### Bloco de texto
╭──
Em 2009, a busca por novos talentos na AmBev fez a companhia selecionar um número recorde de 60 trainees e ir à caça de estudantes brasileiros nas melhores universidades dos EUA. Na da Pensilvânia, conseguiu reunir cerca de 50 alunos para apresentar a empresa. O convite para a palestra chegou por e-mail: "Atenção estudantes brasileiros, AmBev está na Universidade à procura de estagiário".

 

O carioca Marcelo Mansur, que cursa engenharia química na universidade, não fazia planos de voltar ao Brasil, mas foi seduzido. "Quando você vai procurar trabalho aqui parece que o empregador está te fazendo um favor. A AmBev, ao contrário, estava nos convidando."

 

De encontros como esse, a empresa selecionou sete alunos para um estágio de verão, entre eles Mansur. Todos acabaram contratados depois da temporada de três meses no Brasil e assumem seus postos até o fim do ano, assim que concluírem a graduação.

 

Com 7 mil funcionários no Brasil e 574 vagas abertas no mercado, a Accenture, consultoria multinacional em serviços de tecnologia e gestão, já estuda a possibilidade de trazer profissionais de sua unidade espanhola para atuarem no País.

 

O principal executivo da área de gestão de talentos da companhia, Rodolfo Eschenbach Júnior, começou a separar nos últimos três meses currículos de brasileiros que estão fora do Brasil, dispostos a voltar. "Fomos pegos de surpresa. Não chegamos a sofrer tanto com a crise, mas também ninguém esperava essa aceleração", disse.

 

A necessidade de profissionais prontos fez o Estaleiro Atlântico Sul (EAS), em Pernambuco, buscar soldadores no Japão. Desde dezembro, a empresa tenta contratar 200 dekasseguis para poder atender a tempo as encomendas da Transpetro e da Petrobrás.

 

A falta de mão de obra qualificada abalou até a sólida política de formação de profissionais da construtora Odebrecht, que tradicionalmente alimenta os cargos de gerência com colaboradores que começaram na empresa ainda como estagiários. "A estratégia única de formar em casa já não atendeu a demanda, tivemos de contratar recursos mais maduros e agilizar a aculturação", afirmou Antônio Rezende, responsável por Pessoas e Desenvolvimento, funcionário da construtora há três décadas.

 

Entre 2007 e 2009, 1.097 profissionais foram trazidos da concorrência. Para "aculturá-los", a companhia desenvolveu um curso específico com duração de seis meses, que prevê sessões individuais com programas interativos de leitura e compreensão de textos.

 

Para ampliar o quadro de futuros executivos, a Odebrecht fará mudanças no programa de estágio deste ano. A empresa quer contratar estudantes no período de férias, com a intenção de levá-los para obras no interior e em outros Estados.
╰──
### O que fazer
Responda com base no texto sobre a falta de profissionais nas empresas:
(a) Quantos alunos a AmBev escolheu para o estágio de verão?
(b) Em que país o Estaleiro Atlântico Sul foi buscar soldadores?
(c) Quantos profissionais a Odebrecht trouxe da concorrência entre 2007 e 2009?

### Material extraído
╭──
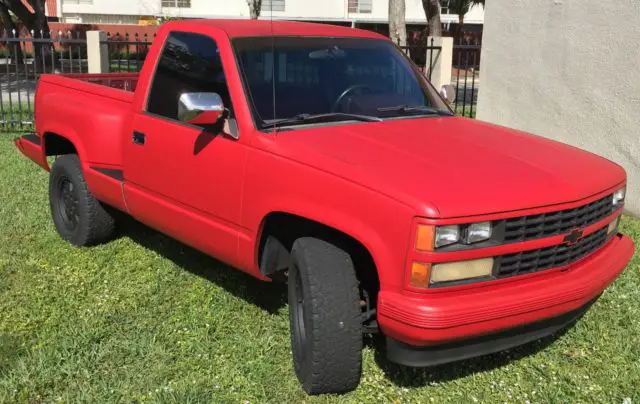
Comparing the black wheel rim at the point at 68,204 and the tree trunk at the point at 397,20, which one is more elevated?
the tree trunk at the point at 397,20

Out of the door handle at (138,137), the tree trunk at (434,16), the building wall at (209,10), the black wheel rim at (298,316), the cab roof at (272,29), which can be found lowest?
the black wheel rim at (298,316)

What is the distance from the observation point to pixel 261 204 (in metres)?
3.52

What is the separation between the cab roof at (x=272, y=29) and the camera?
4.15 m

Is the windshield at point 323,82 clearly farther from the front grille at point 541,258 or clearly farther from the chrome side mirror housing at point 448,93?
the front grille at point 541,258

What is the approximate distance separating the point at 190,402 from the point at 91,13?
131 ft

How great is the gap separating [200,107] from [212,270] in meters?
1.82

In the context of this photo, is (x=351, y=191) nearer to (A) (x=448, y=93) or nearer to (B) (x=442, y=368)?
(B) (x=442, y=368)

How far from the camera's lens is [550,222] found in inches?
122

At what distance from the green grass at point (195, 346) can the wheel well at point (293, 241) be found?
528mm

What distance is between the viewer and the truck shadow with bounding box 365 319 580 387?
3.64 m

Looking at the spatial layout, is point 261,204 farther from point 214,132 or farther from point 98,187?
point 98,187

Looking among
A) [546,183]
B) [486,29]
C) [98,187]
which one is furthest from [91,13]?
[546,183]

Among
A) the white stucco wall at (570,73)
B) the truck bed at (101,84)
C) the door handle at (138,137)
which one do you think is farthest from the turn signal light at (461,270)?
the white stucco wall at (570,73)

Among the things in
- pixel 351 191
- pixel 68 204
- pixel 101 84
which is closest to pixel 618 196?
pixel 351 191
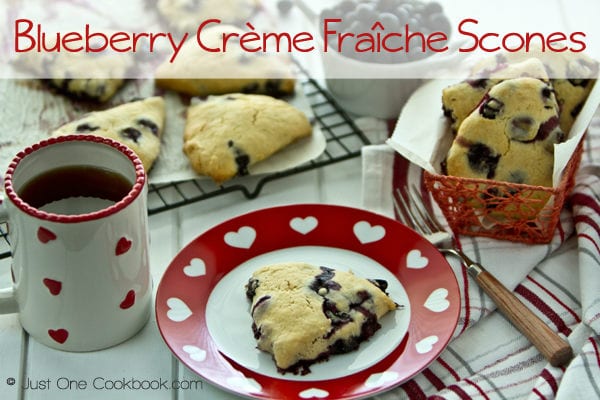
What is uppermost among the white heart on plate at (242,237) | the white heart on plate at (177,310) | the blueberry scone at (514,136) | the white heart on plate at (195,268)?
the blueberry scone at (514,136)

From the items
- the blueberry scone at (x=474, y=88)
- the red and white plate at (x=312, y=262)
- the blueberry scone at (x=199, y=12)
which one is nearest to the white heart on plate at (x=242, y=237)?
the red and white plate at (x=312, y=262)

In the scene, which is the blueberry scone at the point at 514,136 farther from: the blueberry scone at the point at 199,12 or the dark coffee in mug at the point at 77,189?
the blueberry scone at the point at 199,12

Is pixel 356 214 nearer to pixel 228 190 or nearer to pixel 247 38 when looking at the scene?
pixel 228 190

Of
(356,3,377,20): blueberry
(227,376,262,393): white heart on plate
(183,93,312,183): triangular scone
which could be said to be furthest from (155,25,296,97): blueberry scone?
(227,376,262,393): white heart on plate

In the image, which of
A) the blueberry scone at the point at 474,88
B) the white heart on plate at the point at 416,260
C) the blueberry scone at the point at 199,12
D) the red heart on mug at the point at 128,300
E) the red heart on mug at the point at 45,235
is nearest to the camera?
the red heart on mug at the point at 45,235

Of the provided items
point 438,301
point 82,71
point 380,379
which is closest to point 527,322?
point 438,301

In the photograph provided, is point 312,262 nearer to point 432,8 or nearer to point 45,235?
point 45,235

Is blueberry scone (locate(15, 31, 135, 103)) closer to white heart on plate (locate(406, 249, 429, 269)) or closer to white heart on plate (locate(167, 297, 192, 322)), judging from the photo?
╰──
### Resposta completa
(a) Sete alunos.
(b) No Japão.
(c) 1.097 profissionais.